* _Zitierter Text_
Kinder und Jugendliche wachsen heute in einer digitalisierten Welt auf, in der digitale Plattformen zu den größten und wichtigsten Unternehmen der Welt zählen und auch in ihrem Alltag ständig präsent sind. Umso wichtiger ist es, dass wir ihnen einen bewussten Umgang mit diesen vermitteln. Es geht hierbei nicht nur um digitale Kompetenzen wie die richtige Verwendung oder das technische Verständnis von Suchmaschinen – sondern auch um ethische Fragen und komplexere Zusammenhänge. Warum sind solche Plattformen häufig kostenlos? Was geschieht mit unseren Daten? Warum kann ich als YouTuber*in Geld verdienen und was bedeutet es für meine Lieblingsmusiker*innen, dass ich ihre Musik auf Spotify höre? Wie sind die Arbeitsbedingungen bei Amazon und warum zahlt Apple keine Steuern? Abhängig von Alter und Schulfach kann der Fokus auf unterschiedliche Aspekte gelegt werden.

* _Material zur Aufgabe_
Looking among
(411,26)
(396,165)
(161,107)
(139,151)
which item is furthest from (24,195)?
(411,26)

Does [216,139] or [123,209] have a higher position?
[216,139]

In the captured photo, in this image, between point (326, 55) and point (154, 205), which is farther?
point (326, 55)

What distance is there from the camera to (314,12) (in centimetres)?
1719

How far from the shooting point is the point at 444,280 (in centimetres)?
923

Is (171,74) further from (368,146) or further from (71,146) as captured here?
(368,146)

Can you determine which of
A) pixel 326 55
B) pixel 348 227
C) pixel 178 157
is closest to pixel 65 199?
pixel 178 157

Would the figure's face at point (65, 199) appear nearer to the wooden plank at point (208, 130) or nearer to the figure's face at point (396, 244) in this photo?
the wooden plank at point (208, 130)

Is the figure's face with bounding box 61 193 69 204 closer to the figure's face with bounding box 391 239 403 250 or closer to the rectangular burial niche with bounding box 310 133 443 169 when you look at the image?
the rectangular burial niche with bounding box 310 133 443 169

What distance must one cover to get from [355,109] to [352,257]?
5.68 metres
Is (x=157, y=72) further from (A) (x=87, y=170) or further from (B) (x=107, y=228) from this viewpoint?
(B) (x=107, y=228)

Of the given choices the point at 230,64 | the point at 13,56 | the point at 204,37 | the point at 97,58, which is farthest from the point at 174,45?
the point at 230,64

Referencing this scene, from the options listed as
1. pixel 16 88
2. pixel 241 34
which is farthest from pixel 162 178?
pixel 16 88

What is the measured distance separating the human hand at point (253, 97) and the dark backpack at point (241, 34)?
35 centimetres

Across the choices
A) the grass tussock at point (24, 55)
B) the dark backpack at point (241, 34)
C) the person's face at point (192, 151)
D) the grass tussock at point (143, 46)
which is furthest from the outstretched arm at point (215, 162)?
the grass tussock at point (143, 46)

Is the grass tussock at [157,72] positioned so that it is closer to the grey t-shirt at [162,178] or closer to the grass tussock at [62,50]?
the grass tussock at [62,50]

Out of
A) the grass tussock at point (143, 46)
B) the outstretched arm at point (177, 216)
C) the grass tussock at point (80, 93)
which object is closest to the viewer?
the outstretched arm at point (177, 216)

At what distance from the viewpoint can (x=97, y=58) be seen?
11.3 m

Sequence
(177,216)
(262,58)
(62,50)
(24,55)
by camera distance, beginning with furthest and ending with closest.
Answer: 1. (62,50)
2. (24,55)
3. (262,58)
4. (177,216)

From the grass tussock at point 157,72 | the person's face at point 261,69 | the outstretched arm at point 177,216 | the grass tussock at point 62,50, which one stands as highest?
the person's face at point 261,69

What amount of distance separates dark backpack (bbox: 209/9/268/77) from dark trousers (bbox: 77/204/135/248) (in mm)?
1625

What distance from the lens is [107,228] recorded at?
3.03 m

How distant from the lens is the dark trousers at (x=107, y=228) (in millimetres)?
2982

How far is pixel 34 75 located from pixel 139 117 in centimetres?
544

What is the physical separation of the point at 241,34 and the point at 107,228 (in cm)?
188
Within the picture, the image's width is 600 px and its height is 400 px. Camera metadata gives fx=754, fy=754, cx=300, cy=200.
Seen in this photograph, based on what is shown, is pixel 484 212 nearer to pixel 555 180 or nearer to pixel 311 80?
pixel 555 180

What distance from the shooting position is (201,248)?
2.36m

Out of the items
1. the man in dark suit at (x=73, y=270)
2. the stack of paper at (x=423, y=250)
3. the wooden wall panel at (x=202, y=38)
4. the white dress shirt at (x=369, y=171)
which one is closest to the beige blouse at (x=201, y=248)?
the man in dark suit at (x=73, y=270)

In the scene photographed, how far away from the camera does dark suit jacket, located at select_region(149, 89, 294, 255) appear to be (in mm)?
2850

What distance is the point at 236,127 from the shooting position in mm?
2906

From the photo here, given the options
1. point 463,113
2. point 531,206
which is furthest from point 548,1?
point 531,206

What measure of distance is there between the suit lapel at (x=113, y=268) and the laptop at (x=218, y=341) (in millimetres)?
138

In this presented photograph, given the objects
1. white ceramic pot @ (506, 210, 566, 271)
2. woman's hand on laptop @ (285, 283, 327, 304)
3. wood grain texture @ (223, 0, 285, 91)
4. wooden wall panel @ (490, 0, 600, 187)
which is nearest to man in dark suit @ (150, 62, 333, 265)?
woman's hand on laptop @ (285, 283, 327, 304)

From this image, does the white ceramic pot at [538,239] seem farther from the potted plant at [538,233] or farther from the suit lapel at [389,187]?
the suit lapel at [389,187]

* _Schriftliche Aufgaben_
(a) Schreib den Text über digitale Plattformen vollständig und unverändert ab.
(b) Ermittle alle Zeilen, in denen die Zeichenfolge „niche“ vorkommt, und gib jede davon wieder.
Der Text über digitale Plattformen und die Zeilen sind getrenntes Material.

* _Lösungen_
(a)
Kinder und Jugendliche wachsen heute in einer digitalisierten Welt auf, in der digitale Plattformen zu den größten und wichtigsten Unternehmen der Welt zählen und auch in ihrem Alltag ständig präsent sind. Umso wichtiger ist es, dass wir ihnen einen bewussten Umgang mit diesen vermitteln. Es geht hierbei nicht nur um digitale Kompetenzen wie die richtige Verwendung oder das technische Verständnis von Suchmaschinen – sondern auch um ethische Fragen und komplexere Zusammenhänge. Warum sind solche Plattformen häufig kostenlos? Was geschieht mit unseren Daten? Warum kann ich als YouTuber*in Geld verdienen und was bedeutet es für meine Lieblingsmusiker*innen, dass ich ihre Musik auf Spotify höre? Wie sind die Arbeitsbedingungen bei Amazon und warum zahlt Apple keine Steuern? Abhängig von Alter und Schulfach kann der Fokus auf unterschiedliche Aspekte gelegt werden.

(b)
Is the figure's face with bounding box 61 193 69 204 closer to the figure's face with bounding box 391 239 403 250 or closer to the rectangular burial niche with bounding box 310 133 443 169 when you look at the image?
the rectangular burial niche with bounding box 310 133 443 169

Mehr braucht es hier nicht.